3GPP has introduced Private 5G to support the next-generation industrial automation system (IAS) due to the versatility and flexibility of 5G architecture. Besides the 3.5GHz CBRS band, unlicensed spectrum bands, like 5GHz, are considered as an additional medium because of their free and abundant nature. However, while utilizing the unlicensed band, industrial equipment must coexist with incumbents, e.g., Wi-Fi, which could introduce new security threats and resuscitate old ones. In this paper, we propose a novel attack strategy conducted by a mobility-enabled malicious Wi-Fi access point (mmAP), namely \textit{PACMAN} attack, to exploit vulnerabilities introduced by heterogeneous coexistence. A mmAP is capable of moving around the physical surface to identify mission-critical devices, hopping through the frequency domain to detect the victim's operating channel, and launching traditional MAC layer-based attacks.
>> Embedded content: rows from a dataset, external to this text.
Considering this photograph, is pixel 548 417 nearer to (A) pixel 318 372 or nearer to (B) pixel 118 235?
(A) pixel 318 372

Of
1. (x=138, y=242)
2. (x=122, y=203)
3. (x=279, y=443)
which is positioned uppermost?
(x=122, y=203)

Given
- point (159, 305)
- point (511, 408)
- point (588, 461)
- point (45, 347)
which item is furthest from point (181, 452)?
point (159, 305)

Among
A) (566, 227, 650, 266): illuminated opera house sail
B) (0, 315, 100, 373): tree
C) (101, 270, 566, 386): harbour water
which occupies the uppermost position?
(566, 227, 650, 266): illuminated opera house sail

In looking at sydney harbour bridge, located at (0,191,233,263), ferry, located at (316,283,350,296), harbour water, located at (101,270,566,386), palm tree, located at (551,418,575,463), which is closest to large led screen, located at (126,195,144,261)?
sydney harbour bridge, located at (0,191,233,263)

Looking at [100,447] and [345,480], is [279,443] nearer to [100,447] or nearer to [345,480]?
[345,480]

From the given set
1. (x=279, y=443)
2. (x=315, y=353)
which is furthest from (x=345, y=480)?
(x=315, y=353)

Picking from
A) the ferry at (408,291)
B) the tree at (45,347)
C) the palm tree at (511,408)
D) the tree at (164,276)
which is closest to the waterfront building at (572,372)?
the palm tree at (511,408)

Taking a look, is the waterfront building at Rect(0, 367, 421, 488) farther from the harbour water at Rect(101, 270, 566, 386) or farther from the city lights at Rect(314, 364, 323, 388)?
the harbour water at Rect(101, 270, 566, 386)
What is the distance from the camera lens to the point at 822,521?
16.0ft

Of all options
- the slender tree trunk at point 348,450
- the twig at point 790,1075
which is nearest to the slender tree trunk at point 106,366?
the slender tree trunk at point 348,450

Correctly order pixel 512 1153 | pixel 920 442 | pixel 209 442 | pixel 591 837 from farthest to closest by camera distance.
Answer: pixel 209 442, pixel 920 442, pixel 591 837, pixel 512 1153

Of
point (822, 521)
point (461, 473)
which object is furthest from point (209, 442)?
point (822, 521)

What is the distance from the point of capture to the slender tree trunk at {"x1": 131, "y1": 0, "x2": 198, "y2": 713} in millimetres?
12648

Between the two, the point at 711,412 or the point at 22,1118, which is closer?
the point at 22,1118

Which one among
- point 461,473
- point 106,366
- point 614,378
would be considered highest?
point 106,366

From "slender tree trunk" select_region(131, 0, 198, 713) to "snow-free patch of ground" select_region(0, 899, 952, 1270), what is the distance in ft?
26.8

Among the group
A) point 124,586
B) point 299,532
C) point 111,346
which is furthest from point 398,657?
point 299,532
The multi-dimensional mobility of the attacker makes it impervious to state-of-the-art detection techniques that assume static adversaries. In addition, we propose a novel Markov Decision Process (MDP) based framework to intelligently design an attacker's multi-dimensional mobility in space and frequency. Mathematical analysis and extensive simulation results exhibit the adverse effect of the proposed mobility-powered attack.

翻译：3GPP因5G架构的多功能性与灵活性，在工业自动化系统（IAS）中引入私有5G以支持下一代工业自动化系统。除3.5GHz CBRS频段外，5GHz等非授权频谱因其免费且丰富的特性被视作补充媒介。然而，在利用非授权频段时，工业设备必须与现有系统（如Wi-Fi）共存，这可能引入新的安全威胁并复活旧有威胁。本文提出一种由具备移动能力的恶意Wi-Fi接入点（mmAP）实施的攻击策略——即PACMAN攻击——利用异构共存引入的脆弱性。mmAP能够在物理表面移动以识别关键任务设备，通过频率域跳变检测受害者工作信道，并发动传统MAC层攻击。攻击者的多维移动性使其能够抵御假定对手静止的现有检测技术。此外，我们提出一种基于马尔可夫决策过程（MDP）的新型框架，智能设计攻击者在空间与频率上的多维移动策略。数学分析与大量仿真结果表明，所提出的移动性驱动攻击具有显著的负面影响。